Irak saldırıyı delileriyle ortaya koydu. Ve dünya da ortaya konulana iknadır. Irak, delillerin kendisine verdiği haklılıkla Birleşmiş Milletler Güvenlik Konseyi’ni (BMGK) Zaxo Katliamı gündemiyle toplantıya çağırdı ve BMGK 26 Temmuz’da Zaxo Katliamı gündemiyle toplandı ve toplantıda çok güçlü bir biçimde katliam BMGK tarafından kınandı. Toplantıda Türkiye, katliamın kendisi tarafından yapılmadığına dair ikna edici hiçbir delil otaya koymadı.
Toplantıda Türkiye adına konuşan temsilci, laf ebeliği ile durumu manipüle etmeye çalıştı ama başaramadı. Konunun background’u yol vermedi, vermediği için de inandırıcı olmadı. Zaxo Katliamına yönelik bölgesel ve küresel çapta ortaya çıkan tepkiler, aynı zamanda AKP iktidarının Neo-Osmanlıcılık politikasına, yayılmacı işgalci politikasına karşı sergilenen tepkilerdir. Bölgesel ve küresel çaptaki platformlarda katliam öncesinde bu yönlü tepkiler çeşitli vesilelerle dile getiriliyordu. Türkiye her ‘Komşuların egemenliğine ve toprak bütünlüğüne saygılıyım’ dediğinde her iki alanı bu söylem altında daha fazla ihlal ettiği tecrübelerle sabittir.
AKP iktidarının Suriye ve Irak’ın egemenliğine ve toprak bütünlüğüne, iç işlerine yönelik yaptığı ihlal, ihlalin bu ülkelerde yol açtığı yıkım ve katliamlar serisi ortada. AKP iktidarının Efrîn’den Zaxo’ya, Süleymaniye’den Halep’e kadar Kürt halkı, Arap halkı ve diğer etnik ve inançsal kimlikleri üzerinde maddi ve manevi açıdan yarattığı tahribat, üstü örtülmeyecek kadar devâsa boyutta. Zaxo Katliamı, bu coğrafyaların ve coğrafyalarda yaşayanların maruz kaldıkları zulme yönelik bir nevi kendi gerçeğinde insanlık vicdanını sözcülüğe ve şahitliğe çağırdı. Ve çağrı önemli oranda yerini buldu. Katliam, devasa vicdan ayaklanmasına, devasa toplumsal ve siyasal tepkilere yol açtı.

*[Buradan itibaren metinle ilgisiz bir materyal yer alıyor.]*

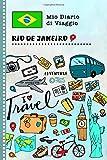 Rio de Janeiro Diario di Viaggio: Libro Interattivo Per Bambini per Scrivere, Disegnare, Ricordi, Quaderno da Disegno, Giornalino, Agenda Avventure – Attività per Viaggi e Vacanze Viaggiatore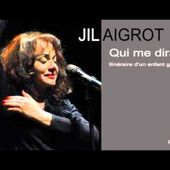 """JIL AIGROT """"Qui me dira"""" Itinéraire d'un enfant gaté."""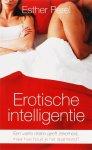 Perel, E - Erotische Intelligentie. Een vaste relatie geeft zekerheid, maar hoe houd je het spannend?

AKP iktidarı dışındaki muhalefetin, burada kastım özelikle 6’lı masa denilen bloğun tutumu, bu bloğun Zaxo Katliamına karşı tutumu, başta da CHP’nin tutumu olmak üzere AKP iktidarının tutumunda bir millim dahi fark göstermedi. Bilakis iktidarın tutumunu pekiştiren bir anlayış sergilendi. Bu blok, kendi cephesinde AKP iktidarının Neo-Osmanlıcılık hülyasının, yayılmacı işgalci konseptinin, Kürt karşıtı politikanın bir uzantısı olarak geliştirilen Zaxo Katliamına karşı sessizlikleriyle söz konusu politikayı takviye ettiler. Etsinler. Yatırımları ve destekleri itibarsızlığa ve karanlığa oldu. Allem edip küllem edip katliamda milli şuur olarak ortaya sürdükleri tutum kötülüktür, faşizmdir.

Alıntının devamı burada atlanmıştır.